Les « Dépossédés », je connais par cœur, j’avais à peine plus d’dix ans quand j’ai appris c’qu’était l’chômage, la pochette du 2 Millions Voices d’Angelic Upstarts j’ai grandi avec, en direct. Tous les matin à partir de 5 heure 20, mon père et ses collègues se rejoignaient, à l’entrée d’la cité, loin des fenêtres, casquettes et ti chapeaux vissés sur la tête, gabardines avec ou sans col en mouton, le sac avec la gamelle arrimé à l’épaule, la papier maïs au coin d’la bouche, en silence, une poignée d’main et hop, au chagrin, mais ça c’était avant !


La « rencontre » avec le Jop Haut, qui est toujours un fred, s’était faite sur des coms de félicitations à Cousin Hugh qui était descendu en pleine nuit et en claquettes, masser l’entrecôte d’une bande de chiens à punk un tantinet trop bruyant pour de braves cons qui se lèvent à quatre du mat. Bien sûr, comme c’est souvent l’cas, d’ « ignobles fachos » nous nous sommes vu habillés, même pas mal, pour citer du Jean Gabin, MC Jean Gabin, la Vérité nous, on l’a connaît, j’t’emmerde !!
Mais heureus’ment une « rencontre » qui n’s’est pas limité à ça !

On les a vécu toutes ces années où de bons gars se sont retrouvés comme des cons, sans rien pas vraiment, mais sans ce seul truc qui faisait d’eux des mecs vivants, le taf. On les a vu s’étioler, perdre toutes envies, sombrer. Des types durs comme des rocs, se foutre en l’air, passer par la f’nêtre, pendu dans la cave ou biberonner du 5 étoiles, toujours en silence, debout dans la cuisine, caché derrière les rideaux.
Réelle coupe franche, rien à voir avec tous ces « fier de ne rien faire », « les ouvriers sont des cons », on est des gosses d’ouvriers, j’revendique et les collègues avec j’en suis sûr !



J’étais r’monté sur Londres à la mi 80, toutes ces manifs, ces sittings, ces concerts en faveur des mineurs et des métallos. Leurs bonnes femmes avec les mômes, coincés entre deux banderoles, vendant tout et n’importe quoi pour subsister, eux, leur famille, celle des autres.
Les concerts allaient bon train, du groupe de Rock le plus marteau pilon aux chanteurs sucrés à la cons du top of the pops, la vilaine maggie avait créer un vrai mouvement, non aux fermetures tout azimut de l’industrie, à la vie sous perfusion d’assisté, Coal not Dole !

La politic c’est comme le pognon, des trucs qui m’intéressent pas, mais comme le pognon, que je suis bien obligé de compter chaque jours, toutes leurs conneries politrickeuses, je les vois, les comprend et les subies au quotidien, alors du coup, même si ça m’fait chier, et ça m’fait chier, parlons en !


En France il était d’bon ton de chier sur la dame thatcher, jusqu’à not’ Renaud national qui avait dû signer là sa dernière vraie bonne chanson, Miss Maggie, bien sûr quand même avec l’accord du pharaon d’l’élysée, diplomatie et suçage de noix oblige.

CONSIGNE:
Réécrivez le passage du document source compris entre « Mais heureus’ment une » et « derrière les rideaux. », inclus, en remplaçant « taf » par « boulot ». La liste ci-dessous est un matériau à part, indépendant du document source.

Questions sur la géométrie des scènes:
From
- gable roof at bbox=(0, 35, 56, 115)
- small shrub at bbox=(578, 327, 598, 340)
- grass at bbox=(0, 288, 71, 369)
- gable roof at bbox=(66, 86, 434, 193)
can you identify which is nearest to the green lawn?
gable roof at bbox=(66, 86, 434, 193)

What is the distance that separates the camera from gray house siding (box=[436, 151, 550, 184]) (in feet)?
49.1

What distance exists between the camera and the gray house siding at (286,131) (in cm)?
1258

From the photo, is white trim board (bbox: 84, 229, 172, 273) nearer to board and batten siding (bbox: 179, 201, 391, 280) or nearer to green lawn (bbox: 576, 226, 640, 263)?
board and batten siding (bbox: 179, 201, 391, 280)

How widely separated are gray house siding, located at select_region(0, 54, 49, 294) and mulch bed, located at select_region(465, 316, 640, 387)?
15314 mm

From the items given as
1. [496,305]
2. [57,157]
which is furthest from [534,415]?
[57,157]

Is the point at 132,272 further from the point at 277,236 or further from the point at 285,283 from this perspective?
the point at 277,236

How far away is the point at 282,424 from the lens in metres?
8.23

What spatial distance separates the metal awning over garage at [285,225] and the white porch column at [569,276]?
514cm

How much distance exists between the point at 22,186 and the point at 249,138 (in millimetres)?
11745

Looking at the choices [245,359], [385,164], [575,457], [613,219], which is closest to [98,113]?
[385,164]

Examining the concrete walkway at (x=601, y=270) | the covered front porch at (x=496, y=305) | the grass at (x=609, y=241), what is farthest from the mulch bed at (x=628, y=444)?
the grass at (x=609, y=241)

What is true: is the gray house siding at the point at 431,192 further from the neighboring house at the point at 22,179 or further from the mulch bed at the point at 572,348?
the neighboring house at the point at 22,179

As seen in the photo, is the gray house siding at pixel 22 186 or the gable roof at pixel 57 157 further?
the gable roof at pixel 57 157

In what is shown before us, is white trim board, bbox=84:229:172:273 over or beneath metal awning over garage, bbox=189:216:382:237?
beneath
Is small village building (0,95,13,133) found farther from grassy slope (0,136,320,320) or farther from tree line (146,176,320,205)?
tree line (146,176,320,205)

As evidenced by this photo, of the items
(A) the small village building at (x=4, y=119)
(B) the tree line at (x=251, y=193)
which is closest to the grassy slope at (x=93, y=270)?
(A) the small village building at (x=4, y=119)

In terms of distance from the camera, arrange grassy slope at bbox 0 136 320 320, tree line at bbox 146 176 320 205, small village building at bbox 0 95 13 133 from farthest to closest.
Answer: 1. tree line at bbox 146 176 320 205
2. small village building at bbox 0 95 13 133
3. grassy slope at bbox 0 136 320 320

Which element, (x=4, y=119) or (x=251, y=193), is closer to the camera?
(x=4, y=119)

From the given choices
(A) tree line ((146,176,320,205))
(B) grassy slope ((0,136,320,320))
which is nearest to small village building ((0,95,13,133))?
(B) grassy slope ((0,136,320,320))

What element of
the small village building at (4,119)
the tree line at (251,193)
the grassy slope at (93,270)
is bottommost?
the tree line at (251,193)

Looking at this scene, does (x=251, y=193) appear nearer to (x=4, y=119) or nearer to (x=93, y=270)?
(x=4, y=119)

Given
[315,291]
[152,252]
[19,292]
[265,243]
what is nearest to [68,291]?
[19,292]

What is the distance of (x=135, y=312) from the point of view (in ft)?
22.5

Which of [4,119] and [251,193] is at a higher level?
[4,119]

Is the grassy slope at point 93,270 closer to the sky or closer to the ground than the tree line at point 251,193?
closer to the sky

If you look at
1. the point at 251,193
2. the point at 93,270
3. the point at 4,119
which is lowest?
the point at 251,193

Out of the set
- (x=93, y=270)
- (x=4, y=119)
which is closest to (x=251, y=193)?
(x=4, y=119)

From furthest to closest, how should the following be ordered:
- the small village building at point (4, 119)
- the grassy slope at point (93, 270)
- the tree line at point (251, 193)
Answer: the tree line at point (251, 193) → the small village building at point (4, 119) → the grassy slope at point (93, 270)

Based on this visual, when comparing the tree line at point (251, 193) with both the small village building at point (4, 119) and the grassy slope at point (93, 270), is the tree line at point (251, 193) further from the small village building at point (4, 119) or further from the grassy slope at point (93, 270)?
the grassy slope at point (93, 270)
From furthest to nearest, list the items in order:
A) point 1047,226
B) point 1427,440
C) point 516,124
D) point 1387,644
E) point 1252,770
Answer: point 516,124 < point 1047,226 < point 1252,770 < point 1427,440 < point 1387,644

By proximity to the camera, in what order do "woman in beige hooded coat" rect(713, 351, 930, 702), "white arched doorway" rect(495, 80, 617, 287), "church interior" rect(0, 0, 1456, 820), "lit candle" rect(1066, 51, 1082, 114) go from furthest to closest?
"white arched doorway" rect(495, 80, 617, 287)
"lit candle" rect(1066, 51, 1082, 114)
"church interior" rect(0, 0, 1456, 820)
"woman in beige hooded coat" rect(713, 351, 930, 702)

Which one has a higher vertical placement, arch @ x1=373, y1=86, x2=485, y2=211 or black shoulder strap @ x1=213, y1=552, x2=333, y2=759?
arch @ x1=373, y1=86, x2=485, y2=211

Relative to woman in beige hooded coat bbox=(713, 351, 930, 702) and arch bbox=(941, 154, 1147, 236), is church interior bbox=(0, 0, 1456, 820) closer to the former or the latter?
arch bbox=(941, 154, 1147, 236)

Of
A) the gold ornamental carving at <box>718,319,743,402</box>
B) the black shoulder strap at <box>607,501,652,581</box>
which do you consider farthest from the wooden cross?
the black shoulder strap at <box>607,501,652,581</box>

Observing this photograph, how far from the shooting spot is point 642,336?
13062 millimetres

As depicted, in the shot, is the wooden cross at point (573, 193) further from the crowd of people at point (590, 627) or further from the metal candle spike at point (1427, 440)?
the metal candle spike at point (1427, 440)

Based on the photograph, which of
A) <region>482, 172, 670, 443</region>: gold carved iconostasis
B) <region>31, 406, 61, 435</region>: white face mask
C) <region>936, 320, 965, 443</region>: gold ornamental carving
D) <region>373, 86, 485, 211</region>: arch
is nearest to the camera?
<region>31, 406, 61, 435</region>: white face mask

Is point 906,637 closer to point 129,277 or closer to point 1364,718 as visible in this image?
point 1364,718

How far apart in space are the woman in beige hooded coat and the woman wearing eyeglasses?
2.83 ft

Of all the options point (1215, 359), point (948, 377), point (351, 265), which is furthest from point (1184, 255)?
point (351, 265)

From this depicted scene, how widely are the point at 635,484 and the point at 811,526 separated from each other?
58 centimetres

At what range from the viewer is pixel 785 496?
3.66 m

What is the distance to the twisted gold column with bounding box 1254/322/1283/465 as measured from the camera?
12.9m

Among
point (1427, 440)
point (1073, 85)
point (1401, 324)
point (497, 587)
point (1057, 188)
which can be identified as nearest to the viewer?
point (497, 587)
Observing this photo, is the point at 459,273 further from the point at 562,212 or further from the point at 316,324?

...

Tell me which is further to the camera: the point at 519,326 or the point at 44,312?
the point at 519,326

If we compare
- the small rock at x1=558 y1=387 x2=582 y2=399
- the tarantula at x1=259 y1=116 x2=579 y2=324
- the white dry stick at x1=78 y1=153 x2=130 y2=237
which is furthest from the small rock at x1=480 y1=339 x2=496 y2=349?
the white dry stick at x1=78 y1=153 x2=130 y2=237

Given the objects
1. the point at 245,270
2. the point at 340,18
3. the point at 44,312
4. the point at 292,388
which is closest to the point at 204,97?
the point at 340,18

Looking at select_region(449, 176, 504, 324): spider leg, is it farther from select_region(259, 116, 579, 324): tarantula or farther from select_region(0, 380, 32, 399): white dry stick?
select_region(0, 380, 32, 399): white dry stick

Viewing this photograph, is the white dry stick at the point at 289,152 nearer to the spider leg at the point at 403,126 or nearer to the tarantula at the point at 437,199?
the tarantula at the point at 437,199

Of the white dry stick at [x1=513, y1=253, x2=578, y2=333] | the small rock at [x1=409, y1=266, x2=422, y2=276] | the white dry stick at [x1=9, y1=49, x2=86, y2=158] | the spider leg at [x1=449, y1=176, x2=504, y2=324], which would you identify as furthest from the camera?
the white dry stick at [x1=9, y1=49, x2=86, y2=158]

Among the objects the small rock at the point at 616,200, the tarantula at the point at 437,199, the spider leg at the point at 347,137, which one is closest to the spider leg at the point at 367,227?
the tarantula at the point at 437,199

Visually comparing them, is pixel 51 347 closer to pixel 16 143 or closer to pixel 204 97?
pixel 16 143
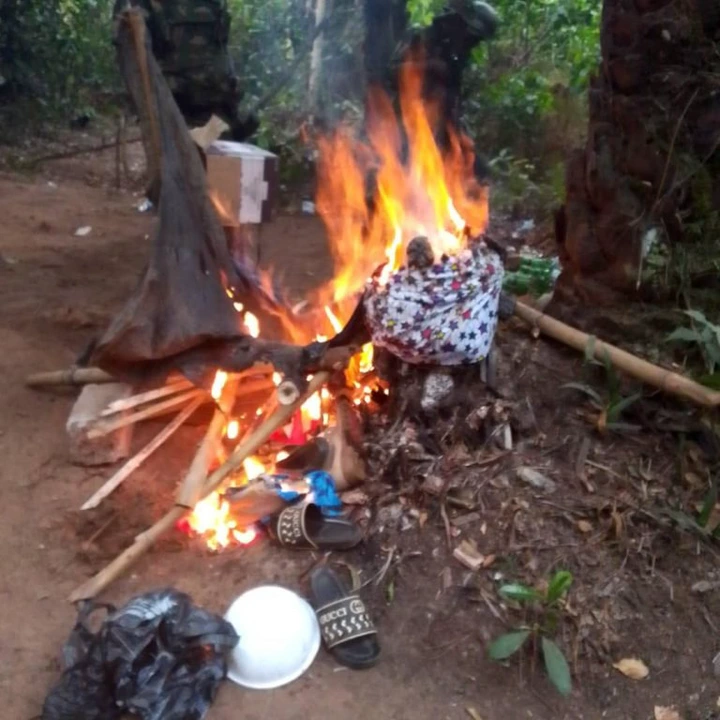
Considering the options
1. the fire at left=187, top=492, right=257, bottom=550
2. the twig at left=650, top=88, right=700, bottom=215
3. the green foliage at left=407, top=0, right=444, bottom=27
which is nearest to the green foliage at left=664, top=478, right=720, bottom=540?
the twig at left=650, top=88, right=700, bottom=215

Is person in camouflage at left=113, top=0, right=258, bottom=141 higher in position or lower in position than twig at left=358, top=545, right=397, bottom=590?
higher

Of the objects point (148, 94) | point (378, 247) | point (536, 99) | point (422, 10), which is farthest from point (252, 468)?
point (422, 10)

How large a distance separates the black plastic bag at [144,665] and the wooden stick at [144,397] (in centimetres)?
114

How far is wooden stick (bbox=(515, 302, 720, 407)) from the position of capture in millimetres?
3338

==

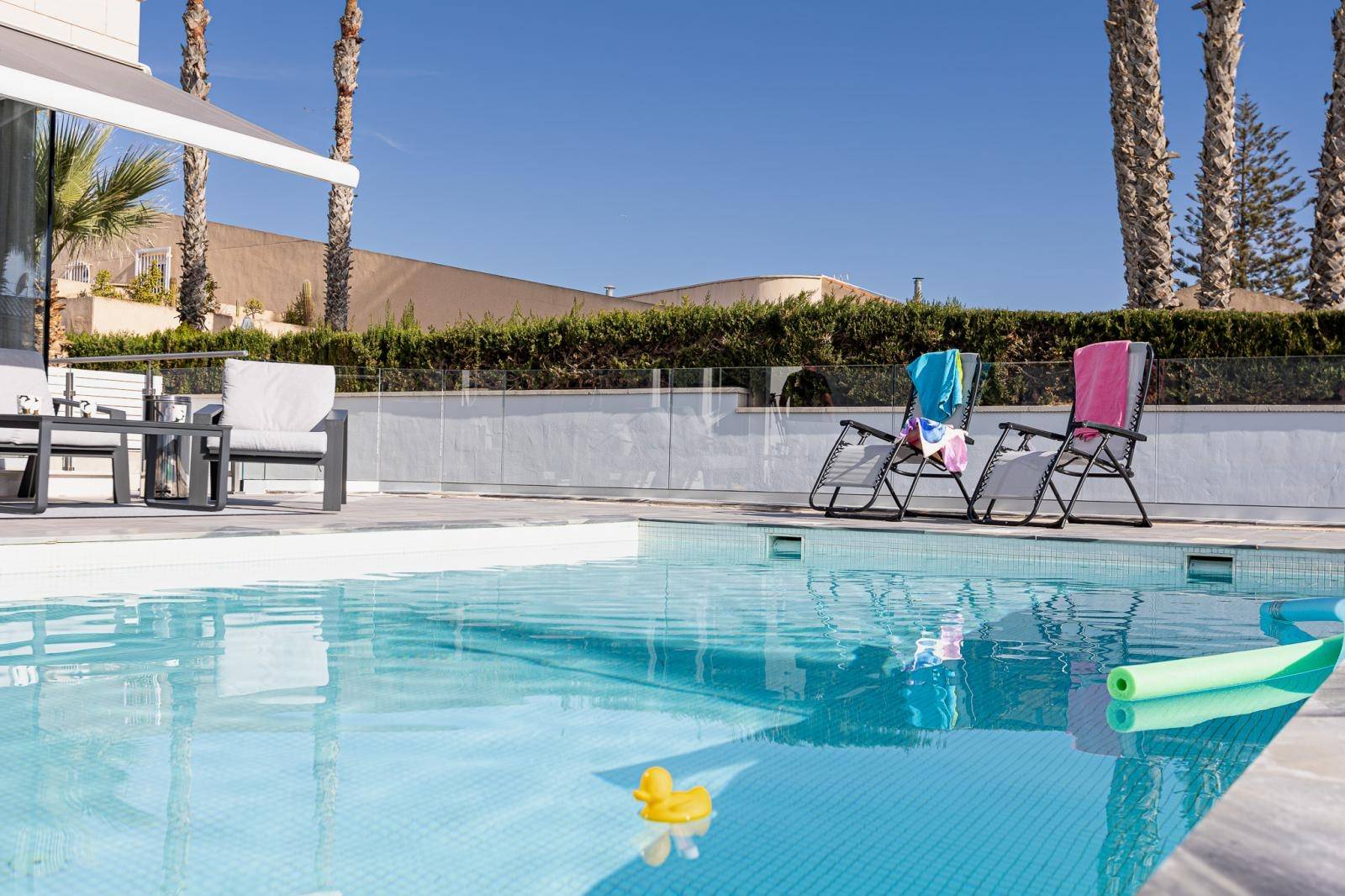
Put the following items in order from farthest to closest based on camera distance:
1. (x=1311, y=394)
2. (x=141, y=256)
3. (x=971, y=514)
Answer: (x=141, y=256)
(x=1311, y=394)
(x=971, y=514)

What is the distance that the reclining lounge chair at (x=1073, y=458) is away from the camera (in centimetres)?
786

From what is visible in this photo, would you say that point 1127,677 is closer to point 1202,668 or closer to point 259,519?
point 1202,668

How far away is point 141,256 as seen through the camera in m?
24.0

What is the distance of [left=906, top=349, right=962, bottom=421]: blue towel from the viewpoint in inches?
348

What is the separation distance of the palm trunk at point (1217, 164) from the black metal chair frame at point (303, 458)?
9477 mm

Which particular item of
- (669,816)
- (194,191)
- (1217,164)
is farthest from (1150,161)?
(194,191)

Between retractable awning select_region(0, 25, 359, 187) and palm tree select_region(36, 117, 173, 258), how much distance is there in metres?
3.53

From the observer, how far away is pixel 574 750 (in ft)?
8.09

RÉSULTAT ATTENDU:
Mais heureus’ment une « rencontre » qui n’s’est pas limité à ça !

On les a vécu toutes ces années où de bons gars se sont retrouvés comme des cons, sans rien pas vraiment, mais sans ce seul truc qui faisait d’eux des mecs vivants, le boulot. On les a vu s’étioler, perdre toutes envies, sombrer. Des types durs comme des rocs, se foutre en l’air, passer par la f’nêtre, pendu dans la cave ou biberonner du 5 étoiles, toujours en silence, debout dans la cuisine, caché derrière les rideaux.